───── DATA IN THIS EXERCISE ─────

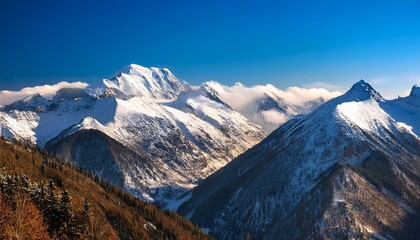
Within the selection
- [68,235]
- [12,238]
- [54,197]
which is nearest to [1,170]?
[54,197]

─────

TASK TO COMPLETE → Rewrite every line of the records above, requests included, and scale each coordinate in the answers by 1.2, rounding to whole numbers with halves going up. Leave the numbers in the requests as they are, and omit the pictures.

PROBLEM SOLUTION →
Within the selection
- [68,235]
- [12,238]
- [54,197]
which is nearest to [1,170]?
[65,236]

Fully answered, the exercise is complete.